**Document segment**
_____
A lock of Edmund Kean's hair
A small print, pen and brown ink on 2 pieces of folded paper, possibly a letter, and a lock of hair in a frame.
"Edmund Kean" (in print); "Edmund Kean" (signature on each piece of paper); "Jany 12th 1833 / 15th Decr 1830" (dates on each paper); "I certify that this lock of hair was taken off by me two hours after Mr Edmund Kean's death at Richmond Surrey on the 12th day of May 1833 / John Lee 24 Bow St Oct 25 / 49" (insc. pen and brown ink below hair)
No record of how it came to the Garrick Club, but was sold by Farebrother, Lye & Palmer sale, 24th February 1881 "Collection of pictures, water-colour drawings, manuscript plays, old play bills, relics, and a variety of items connected with the drama, from the time of David Garrick to a comparatively recent period, the property of the Trustees of the Royal Dramatic College, and others" Lot 93: small portrait of Edmund Kean with Autograph and lock of his hair
Exhibition for the opening performance of the National Theatre at the Old Vic on 22nd October 1963
During an examination undertaken in March 2003, it was discovered that the pieces of paper are in fact receipts that have been crossed by Kean's own signature, and dated 15th December 1830, and 12th January 1833. Also found inside the frame was the cover for the Farebrother, Lye & Palmer sale and the lot entry [see provenance above], and a piece of tape inscribed "Opening of National Theatre at the Old [Vic (cropped)] / 22 October.
_____
**Data**
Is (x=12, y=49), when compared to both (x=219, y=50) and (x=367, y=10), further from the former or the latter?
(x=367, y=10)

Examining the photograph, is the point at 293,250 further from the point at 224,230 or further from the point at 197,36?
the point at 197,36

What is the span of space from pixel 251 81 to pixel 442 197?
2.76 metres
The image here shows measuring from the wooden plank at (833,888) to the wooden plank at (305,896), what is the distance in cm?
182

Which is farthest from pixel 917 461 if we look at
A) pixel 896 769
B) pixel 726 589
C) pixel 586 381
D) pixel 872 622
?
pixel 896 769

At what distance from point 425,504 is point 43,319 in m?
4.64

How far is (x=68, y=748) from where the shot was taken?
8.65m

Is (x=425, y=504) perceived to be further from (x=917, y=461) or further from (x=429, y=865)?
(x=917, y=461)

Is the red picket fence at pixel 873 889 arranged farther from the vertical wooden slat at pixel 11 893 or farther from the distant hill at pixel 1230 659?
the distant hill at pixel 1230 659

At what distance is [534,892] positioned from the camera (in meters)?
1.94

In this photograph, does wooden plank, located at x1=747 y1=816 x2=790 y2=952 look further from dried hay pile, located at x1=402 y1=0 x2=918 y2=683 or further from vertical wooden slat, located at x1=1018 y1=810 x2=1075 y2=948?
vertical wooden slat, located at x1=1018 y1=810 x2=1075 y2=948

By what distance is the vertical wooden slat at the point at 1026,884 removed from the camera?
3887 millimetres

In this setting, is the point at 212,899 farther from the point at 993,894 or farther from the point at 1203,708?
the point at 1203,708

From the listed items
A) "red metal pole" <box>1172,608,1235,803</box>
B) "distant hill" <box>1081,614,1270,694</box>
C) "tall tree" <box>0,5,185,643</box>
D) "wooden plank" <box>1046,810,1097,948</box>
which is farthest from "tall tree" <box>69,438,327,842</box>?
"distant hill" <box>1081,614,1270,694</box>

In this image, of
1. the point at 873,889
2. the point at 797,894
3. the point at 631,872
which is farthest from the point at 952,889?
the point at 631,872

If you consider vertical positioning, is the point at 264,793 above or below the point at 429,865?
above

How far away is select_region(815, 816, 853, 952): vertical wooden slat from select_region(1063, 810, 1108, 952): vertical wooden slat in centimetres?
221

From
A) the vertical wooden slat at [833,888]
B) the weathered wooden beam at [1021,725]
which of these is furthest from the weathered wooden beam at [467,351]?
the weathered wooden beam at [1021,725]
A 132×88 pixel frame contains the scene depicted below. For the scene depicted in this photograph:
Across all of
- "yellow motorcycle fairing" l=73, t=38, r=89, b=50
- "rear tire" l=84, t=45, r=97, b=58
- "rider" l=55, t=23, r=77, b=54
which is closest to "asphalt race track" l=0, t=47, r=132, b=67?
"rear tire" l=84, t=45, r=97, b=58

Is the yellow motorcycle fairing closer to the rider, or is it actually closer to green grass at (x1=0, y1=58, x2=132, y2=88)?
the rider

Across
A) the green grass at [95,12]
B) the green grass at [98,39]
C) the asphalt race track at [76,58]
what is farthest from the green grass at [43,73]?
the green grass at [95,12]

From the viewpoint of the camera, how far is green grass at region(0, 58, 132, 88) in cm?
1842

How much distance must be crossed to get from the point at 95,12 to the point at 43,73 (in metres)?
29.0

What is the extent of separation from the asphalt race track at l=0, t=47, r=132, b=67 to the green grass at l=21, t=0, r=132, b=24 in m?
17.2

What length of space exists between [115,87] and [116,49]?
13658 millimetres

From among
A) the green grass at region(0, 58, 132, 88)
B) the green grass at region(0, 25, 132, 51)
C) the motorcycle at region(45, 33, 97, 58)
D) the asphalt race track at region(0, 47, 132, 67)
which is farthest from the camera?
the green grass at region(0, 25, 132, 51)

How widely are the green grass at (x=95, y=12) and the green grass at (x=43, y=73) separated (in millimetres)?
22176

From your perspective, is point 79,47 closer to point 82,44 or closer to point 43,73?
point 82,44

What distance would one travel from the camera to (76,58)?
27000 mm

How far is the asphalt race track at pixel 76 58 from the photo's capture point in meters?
_____
**Task set**
• A. Write out the part of the Kean hair relic description that opens with the words containing "A lock of Edmund" and closes with "ink below hair)".
• B. According to the Kean hair relic description, what did the March 2003 examination find the pieces of paper to be?

**Answers to the exercise**
• A.
A lock of Edmund Kean's hair
A small print, pen and brown ink on 2 pieces of folded paper, possibly a letter, and a lock of hair in a frame.
"Edmund Kean" (in print); "Edmund Kean" (signature on each piece of paper); "Jany 12th 1833 / 15th Decr 1830" (dates on each paper); "I certify that this lock of hair was taken off by me two hours after Mr Edmund Kean's death at Richmond Surrey on the 12th day of May 1833 / John Lee 24 Bow St Oct 25 / 49" (insc. pen and brown ink below hair)

• B. They are receipts that have been crossed by Kean's own signature.